If $f\in C^2$ is a real function of two variables, we know that $f(x+h,y+k)-f(x,y)= hf_1(x+\theta h,y+\theta k)+kf_2(x+\theta h, y+\theta k)$ for some $\theta \in (0,1)$. I know how to derive this identity (using taylor series). However, in order to save time is there an exact analog for functions of more than two varibles?
For example, is it true that if $f\in C^2$ is a real function of three variables then $f(x+h,y+k,z+l)-f(x,y,z)= hf_1(x+\theta h,y+\theta k,z+\theta l)+kf_2(x+\theta h, y+\theta k, z+\theta l)+lf_3(x+\theta h,y+\theta k, z+\theta l)$ for a $\theta\in (0,1)$? As is clear I haven’t yet proved a similar taylor series anolog for real functions of more than two variables that’s why I wonder if my guess is correct.

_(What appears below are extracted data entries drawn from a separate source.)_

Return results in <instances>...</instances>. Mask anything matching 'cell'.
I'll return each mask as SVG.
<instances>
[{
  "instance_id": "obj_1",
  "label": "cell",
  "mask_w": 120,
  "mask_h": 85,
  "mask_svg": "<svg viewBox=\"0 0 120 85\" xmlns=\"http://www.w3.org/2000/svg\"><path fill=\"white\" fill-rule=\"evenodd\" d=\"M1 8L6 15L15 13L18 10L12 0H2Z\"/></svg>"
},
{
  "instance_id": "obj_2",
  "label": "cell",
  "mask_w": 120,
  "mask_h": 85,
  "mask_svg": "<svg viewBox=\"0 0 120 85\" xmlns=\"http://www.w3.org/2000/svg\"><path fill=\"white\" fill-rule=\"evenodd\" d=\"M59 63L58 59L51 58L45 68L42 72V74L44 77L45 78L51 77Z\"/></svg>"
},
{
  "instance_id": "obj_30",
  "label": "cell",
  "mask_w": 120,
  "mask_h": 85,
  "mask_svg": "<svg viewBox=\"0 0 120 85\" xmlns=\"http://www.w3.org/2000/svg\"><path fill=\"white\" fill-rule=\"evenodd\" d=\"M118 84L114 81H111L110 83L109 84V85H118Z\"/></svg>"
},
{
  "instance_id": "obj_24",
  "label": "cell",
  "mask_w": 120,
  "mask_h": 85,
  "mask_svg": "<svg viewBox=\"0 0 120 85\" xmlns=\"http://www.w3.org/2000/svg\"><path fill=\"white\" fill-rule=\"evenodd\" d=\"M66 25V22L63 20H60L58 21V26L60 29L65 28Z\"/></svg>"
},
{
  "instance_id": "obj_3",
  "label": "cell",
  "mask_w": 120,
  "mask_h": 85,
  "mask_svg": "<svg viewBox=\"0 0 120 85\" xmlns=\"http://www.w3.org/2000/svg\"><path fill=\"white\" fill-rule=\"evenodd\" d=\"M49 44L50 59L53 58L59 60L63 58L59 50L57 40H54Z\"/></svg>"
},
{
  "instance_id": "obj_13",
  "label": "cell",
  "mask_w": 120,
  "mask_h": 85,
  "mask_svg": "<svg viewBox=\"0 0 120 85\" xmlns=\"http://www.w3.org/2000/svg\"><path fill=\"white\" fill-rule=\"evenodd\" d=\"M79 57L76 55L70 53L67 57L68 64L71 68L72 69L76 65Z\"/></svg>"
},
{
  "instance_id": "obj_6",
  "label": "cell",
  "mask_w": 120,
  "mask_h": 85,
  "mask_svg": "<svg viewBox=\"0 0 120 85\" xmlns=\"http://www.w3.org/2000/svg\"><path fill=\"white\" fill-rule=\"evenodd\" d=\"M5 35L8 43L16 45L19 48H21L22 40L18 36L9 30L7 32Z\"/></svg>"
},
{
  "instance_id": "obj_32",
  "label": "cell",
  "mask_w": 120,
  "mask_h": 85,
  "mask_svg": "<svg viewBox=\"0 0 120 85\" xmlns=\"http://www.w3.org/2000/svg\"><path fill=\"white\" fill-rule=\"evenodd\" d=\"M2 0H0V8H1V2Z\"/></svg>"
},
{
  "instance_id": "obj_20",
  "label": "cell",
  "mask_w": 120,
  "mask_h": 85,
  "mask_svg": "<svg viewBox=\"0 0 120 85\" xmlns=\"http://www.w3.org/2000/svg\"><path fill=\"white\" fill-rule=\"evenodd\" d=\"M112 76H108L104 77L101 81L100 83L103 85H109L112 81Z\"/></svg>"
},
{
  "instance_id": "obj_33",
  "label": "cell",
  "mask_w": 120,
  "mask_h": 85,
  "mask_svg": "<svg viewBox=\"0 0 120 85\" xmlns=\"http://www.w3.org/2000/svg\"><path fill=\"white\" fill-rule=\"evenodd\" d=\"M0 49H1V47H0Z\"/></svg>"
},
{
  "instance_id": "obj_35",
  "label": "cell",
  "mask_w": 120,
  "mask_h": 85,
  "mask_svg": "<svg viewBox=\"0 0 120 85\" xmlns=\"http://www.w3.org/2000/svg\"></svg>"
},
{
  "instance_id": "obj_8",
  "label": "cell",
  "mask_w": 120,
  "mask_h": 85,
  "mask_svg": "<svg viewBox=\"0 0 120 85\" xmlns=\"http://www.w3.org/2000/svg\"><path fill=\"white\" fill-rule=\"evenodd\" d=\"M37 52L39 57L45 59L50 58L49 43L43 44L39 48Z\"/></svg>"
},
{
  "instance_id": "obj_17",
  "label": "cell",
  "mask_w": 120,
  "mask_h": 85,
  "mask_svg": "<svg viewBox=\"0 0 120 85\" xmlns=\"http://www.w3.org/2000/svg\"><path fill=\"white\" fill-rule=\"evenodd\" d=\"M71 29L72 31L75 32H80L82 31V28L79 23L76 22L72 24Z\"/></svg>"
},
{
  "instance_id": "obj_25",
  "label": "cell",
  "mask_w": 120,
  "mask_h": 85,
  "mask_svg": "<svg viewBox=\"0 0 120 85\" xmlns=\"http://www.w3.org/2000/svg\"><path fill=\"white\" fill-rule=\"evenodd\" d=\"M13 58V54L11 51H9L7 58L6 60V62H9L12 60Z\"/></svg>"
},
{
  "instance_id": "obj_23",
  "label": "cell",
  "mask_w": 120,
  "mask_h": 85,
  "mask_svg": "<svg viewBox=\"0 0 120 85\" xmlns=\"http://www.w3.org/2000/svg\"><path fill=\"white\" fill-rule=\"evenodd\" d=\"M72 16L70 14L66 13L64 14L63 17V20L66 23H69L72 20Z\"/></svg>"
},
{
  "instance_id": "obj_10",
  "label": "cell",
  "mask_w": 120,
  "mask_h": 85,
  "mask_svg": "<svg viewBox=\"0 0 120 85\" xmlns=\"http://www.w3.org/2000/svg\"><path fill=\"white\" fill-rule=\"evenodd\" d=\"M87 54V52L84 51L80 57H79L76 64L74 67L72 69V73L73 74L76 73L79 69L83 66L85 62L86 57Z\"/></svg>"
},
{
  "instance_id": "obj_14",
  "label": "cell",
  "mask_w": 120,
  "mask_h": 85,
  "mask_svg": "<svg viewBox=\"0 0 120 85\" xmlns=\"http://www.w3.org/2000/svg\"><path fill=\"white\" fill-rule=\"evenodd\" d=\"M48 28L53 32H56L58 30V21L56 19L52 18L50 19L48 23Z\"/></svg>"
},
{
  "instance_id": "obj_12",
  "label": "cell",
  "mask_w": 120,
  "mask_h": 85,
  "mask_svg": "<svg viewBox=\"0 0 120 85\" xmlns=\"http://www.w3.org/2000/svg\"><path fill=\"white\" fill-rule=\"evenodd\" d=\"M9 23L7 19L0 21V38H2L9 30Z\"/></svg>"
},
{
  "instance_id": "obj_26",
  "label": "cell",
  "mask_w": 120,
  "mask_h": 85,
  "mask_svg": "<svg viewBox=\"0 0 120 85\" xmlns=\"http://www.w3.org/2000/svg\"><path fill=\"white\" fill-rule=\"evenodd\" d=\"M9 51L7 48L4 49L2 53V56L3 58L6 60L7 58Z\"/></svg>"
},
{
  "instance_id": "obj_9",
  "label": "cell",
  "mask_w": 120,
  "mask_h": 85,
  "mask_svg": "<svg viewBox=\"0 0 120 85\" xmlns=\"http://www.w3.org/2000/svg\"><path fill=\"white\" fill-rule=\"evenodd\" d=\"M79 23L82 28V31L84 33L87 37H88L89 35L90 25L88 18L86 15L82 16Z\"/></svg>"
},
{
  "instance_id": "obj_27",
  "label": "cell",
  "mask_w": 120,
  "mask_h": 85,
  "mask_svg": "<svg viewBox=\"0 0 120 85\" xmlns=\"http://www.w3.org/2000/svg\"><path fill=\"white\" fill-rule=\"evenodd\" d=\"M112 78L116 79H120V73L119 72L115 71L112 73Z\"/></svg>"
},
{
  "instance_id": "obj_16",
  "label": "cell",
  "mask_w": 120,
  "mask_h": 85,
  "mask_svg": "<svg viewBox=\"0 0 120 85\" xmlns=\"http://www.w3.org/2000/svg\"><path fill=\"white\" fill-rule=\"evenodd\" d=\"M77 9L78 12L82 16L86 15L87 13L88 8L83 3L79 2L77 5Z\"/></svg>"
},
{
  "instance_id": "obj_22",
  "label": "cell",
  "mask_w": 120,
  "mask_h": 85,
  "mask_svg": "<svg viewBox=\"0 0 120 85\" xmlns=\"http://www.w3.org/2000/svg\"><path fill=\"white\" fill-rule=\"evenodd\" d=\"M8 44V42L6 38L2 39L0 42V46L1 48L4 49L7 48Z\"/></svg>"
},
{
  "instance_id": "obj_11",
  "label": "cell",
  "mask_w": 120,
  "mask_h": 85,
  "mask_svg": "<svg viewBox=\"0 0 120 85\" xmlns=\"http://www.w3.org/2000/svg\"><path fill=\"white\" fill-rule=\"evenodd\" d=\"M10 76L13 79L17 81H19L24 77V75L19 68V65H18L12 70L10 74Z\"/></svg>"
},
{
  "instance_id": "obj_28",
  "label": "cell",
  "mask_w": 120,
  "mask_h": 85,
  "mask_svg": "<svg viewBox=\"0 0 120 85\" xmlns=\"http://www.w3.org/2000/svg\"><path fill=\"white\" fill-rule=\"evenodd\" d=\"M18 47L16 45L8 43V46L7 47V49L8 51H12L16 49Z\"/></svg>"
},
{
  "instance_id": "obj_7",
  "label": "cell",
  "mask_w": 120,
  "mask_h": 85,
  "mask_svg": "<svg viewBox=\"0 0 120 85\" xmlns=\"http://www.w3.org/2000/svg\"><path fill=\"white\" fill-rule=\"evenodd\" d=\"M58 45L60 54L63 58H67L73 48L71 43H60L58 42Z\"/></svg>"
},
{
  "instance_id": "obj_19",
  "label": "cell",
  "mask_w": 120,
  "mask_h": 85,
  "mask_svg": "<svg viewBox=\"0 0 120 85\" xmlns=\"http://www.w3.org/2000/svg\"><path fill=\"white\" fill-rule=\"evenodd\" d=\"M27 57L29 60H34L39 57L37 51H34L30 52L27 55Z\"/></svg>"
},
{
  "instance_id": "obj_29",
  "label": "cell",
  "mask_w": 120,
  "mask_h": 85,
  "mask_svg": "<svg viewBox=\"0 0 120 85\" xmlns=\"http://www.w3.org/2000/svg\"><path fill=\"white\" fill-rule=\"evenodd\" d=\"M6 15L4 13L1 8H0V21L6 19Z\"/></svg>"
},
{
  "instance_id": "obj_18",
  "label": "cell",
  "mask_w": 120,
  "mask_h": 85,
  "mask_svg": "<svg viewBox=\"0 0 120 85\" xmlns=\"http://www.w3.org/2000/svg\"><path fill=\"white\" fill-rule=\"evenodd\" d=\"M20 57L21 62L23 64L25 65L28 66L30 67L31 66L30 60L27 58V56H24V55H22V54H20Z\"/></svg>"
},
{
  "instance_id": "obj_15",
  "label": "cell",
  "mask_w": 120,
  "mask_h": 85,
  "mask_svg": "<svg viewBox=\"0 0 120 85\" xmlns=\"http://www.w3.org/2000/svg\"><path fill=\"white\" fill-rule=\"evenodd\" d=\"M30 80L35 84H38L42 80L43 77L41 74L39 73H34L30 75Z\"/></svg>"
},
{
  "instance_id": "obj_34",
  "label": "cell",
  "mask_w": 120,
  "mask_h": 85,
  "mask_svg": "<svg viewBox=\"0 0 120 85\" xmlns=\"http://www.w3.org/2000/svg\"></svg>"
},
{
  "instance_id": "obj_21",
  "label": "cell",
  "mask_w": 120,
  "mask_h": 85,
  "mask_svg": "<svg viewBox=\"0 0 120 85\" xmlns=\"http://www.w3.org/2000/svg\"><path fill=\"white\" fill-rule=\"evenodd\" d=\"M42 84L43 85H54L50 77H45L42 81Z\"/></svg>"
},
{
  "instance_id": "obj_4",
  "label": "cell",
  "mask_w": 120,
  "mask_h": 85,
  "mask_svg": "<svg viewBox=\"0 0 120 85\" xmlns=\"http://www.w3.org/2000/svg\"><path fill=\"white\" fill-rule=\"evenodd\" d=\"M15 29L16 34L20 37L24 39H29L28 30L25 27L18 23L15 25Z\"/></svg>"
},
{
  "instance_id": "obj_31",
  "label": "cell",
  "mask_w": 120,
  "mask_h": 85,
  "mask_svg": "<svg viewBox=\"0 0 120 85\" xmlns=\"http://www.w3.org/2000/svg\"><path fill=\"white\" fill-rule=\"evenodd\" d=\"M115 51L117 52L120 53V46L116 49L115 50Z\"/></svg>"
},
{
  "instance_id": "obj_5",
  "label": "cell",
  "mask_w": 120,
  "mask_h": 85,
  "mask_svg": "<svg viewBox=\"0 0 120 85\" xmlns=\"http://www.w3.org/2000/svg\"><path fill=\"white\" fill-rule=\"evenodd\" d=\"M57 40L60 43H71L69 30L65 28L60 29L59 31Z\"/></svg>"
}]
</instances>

You can define $$g:\mathbb{R}\rightarrow \mathbb{R}, g(t)=f(x_1+th_1, x_2+th_2, \dots, x_n +th_n)$$ Then everything reduces to the mean value theorem of one variable. Because you get $$ g(1)-g(0)= g'(\Theta)$$ for some $\Theta\in (0;1)$ by the mean value theorem. However, by the Leibniz formula and the chain rule you obtain for the derivate $$ g'(t)= \sum_{j=1}^n f_j(x_1 + t h_1, \dots, x_n + th_n)\cdot (t h_j)' = \sum_{j=1}^n h_n \cdot f_j(x_1 + th_1, \dots, x_n + t h_n) $$ which is exactly your expression.